Last year, I won a ticket to an international conference in Melbourne as I participated in a contest via Twitter but I had to let go of the chance to go as it was too last minute and I had many plans lined up. I felt dismal that I had to let go of such a good opportunity but I had to.
I’m trying to live my life by getting out of my own comfort zone and having as many colourful experiences as I can. And I am also cultivating upwards and outside of my regular routine so I get to learn much more so that I can use the key learning in my business, my community and my life.
I also want to do the uncomfortable (not necessarily the unpleasant) so that I keep myself curious about life. I volunteered to partake as a trainer in a series of workshops for grassroots women who were appointed by the Penang State Government to run community projects. I spent 4 weekends with other fellow trainers conducting these women leadership workshops in March and early April.
It was fulfilling but more than that, I learnt about grassroot problems. I discovered that women in urban and rural areas pinpointed problems unique to them and not all were what I had assumed. Some openly spoke family issues, others spoke about certain types of social problems that they wanted to tackle.
Funnily enough, when I shared photos of the workshops, a male friend was piqued enough to call and ask if he could do the same too. He felt that there must be more to life than the work he was doing in the corporate sector. He felt he needed to put some meaning and purpose into his life.
And that brings me back to the idea that if we all tried to do something in our own community, no matter how small, we could impact a lot of people if people believe in our mission and participate in our dream.
Would I ever imagine WomenBizSENSE as it is now, a thriving organization with a healthy bank balance and run by capable women? I could never have done so on my own. But enough people believed in the dream that Jo and I started and now we have brought together so many women in business and connected so many businesses up that it’s becoming quite surreal! Each year as we celebrate our anniversary, I am always so grateful that other women have joined us in our dream. Our culture has been of women advocating for other women and in this, we are unique. Even as I no longer helm the organisation, I’m still very much involved as an adviser and Jo and I have always had the same goal – to raise women up as leaders.

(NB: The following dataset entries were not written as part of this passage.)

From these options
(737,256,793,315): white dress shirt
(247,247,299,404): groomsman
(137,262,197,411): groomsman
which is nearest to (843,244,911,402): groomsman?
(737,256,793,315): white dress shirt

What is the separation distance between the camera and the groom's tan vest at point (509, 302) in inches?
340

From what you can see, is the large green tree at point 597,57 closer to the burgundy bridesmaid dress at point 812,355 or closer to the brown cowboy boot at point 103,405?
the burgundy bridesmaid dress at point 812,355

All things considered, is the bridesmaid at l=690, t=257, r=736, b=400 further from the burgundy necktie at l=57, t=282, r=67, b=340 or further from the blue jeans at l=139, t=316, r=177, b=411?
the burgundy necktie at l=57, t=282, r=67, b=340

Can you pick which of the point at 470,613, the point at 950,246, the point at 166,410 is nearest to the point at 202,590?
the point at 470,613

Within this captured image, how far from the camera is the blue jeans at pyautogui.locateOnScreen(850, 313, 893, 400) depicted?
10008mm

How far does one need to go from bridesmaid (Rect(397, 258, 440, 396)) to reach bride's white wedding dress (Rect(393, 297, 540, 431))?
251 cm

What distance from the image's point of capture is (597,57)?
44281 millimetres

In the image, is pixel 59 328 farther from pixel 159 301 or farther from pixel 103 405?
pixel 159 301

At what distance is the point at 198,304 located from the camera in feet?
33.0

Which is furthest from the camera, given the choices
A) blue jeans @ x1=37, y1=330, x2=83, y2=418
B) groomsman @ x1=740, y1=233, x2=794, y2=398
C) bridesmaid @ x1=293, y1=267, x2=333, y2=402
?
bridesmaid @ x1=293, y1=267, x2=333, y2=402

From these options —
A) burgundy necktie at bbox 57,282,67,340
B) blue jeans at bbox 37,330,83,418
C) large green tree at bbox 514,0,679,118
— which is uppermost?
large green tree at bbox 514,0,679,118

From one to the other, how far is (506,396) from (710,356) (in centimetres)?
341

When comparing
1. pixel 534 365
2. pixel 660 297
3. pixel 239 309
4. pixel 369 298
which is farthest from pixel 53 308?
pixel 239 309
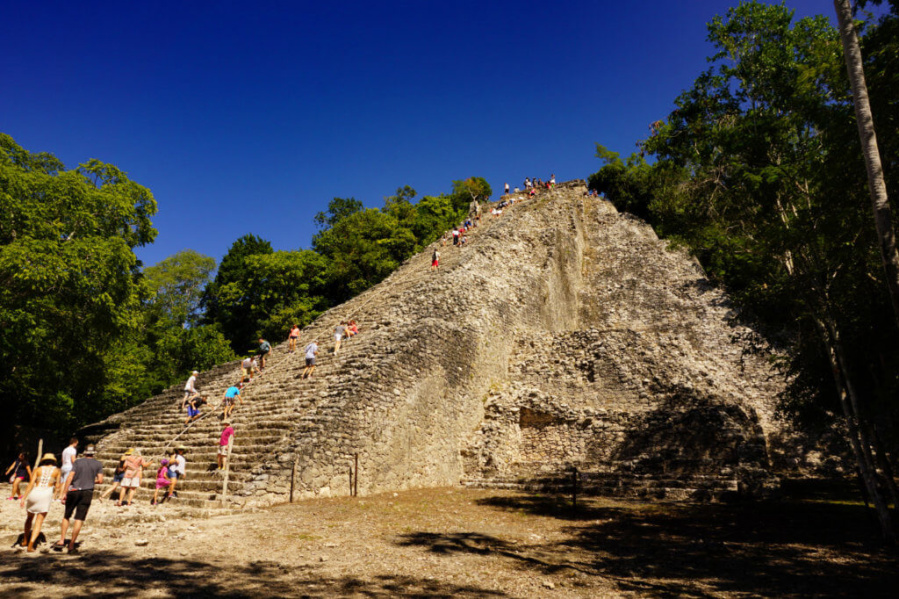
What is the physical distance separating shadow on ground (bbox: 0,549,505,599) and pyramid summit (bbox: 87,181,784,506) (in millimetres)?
3972

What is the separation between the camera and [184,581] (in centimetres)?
481

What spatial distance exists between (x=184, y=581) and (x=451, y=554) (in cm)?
317

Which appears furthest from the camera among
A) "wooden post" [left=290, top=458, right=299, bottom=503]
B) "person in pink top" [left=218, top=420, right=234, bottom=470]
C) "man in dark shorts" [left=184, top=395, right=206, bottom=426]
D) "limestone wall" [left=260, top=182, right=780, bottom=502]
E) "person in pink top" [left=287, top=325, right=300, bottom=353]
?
"person in pink top" [left=287, top=325, right=300, bottom=353]

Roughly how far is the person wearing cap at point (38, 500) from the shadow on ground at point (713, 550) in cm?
453

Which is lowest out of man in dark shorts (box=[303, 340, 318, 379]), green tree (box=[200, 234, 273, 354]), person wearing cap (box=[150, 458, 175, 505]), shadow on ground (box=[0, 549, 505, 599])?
shadow on ground (box=[0, 549, 505, 599])

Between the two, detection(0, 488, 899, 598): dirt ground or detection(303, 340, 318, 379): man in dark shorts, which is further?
detection(303, 340, 318, 379): man in dark shorts

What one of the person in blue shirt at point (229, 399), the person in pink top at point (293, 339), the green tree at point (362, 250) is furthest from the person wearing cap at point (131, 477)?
the green tree at point (362, 250)

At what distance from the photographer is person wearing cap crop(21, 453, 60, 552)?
5.93m

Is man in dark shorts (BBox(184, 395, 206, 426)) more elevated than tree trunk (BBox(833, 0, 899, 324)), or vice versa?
tree trunk (BBox(833, 0, 899, 324))

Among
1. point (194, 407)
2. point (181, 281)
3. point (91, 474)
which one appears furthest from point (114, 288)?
point (181, 281)

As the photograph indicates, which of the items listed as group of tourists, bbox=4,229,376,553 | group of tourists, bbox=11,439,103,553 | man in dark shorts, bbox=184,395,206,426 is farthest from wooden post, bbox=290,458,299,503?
man in dark shorts, bbox=184,395,206,426

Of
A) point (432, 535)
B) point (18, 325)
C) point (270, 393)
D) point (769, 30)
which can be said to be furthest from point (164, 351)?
point (769, 30)

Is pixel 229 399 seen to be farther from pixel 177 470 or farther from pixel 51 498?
pixel 51 498

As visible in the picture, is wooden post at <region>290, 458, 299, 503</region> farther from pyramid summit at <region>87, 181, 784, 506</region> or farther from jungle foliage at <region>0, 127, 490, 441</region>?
jungle foliage at <region>0, 127, 490, 441</region>
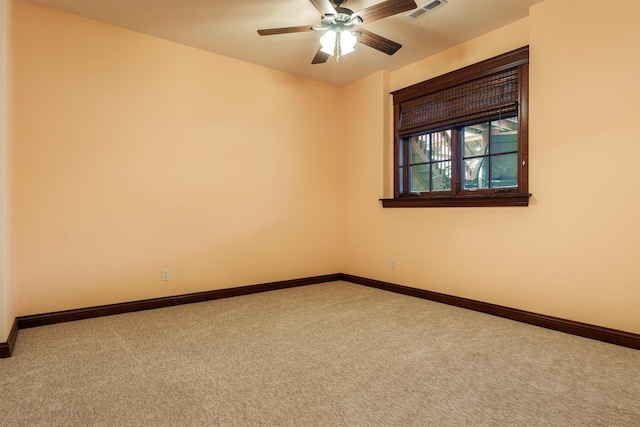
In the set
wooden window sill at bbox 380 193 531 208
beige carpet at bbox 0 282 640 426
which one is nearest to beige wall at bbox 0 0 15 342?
beige carpet at bbox 0 282 640 426

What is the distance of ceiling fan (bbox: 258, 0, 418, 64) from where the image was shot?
2.47 metres

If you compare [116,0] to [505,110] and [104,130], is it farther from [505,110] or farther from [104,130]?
[505,110]

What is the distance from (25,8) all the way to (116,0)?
770 millimetres

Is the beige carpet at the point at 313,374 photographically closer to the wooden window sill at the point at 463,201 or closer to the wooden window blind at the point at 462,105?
the wooden window sill at the point at 463,201

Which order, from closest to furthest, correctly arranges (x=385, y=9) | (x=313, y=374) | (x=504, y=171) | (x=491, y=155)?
(x=313, y=374), (x=385, y=9), (x=504, y=171), (x=491, y=155)

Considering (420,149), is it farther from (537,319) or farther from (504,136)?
(537,319)

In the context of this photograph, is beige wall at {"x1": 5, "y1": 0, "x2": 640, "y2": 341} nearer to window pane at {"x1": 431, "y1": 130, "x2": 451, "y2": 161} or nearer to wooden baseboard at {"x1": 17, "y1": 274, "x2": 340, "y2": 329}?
wooden baseboard at {"x1": 17, "y1": 274, "x2": 340, "y2": 329}

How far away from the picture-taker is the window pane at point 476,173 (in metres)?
3.50

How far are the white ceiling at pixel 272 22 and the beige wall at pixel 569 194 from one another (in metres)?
0.29

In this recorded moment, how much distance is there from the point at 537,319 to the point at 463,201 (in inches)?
47.7

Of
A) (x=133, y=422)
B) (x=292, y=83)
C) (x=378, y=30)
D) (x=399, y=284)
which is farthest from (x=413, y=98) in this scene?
(x=133, y=422)

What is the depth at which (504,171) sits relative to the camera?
3.33 metres

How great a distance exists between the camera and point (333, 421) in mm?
1604

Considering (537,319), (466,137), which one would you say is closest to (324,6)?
(466,137)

But I can’t expect others to challenge themselves to do this if I didn’t walk my talk or take action.
I’m excited with my Hawaii adventure as I know I will be meeting amazing women from whom I will discover more wisdom and experiences. I also know that each step I take, I have many more women cheering me on and many more women that I can help and impact.
One year from now, how will I be transformed? How will I be impacted?
It should be an interesting way to discover what I am capable of.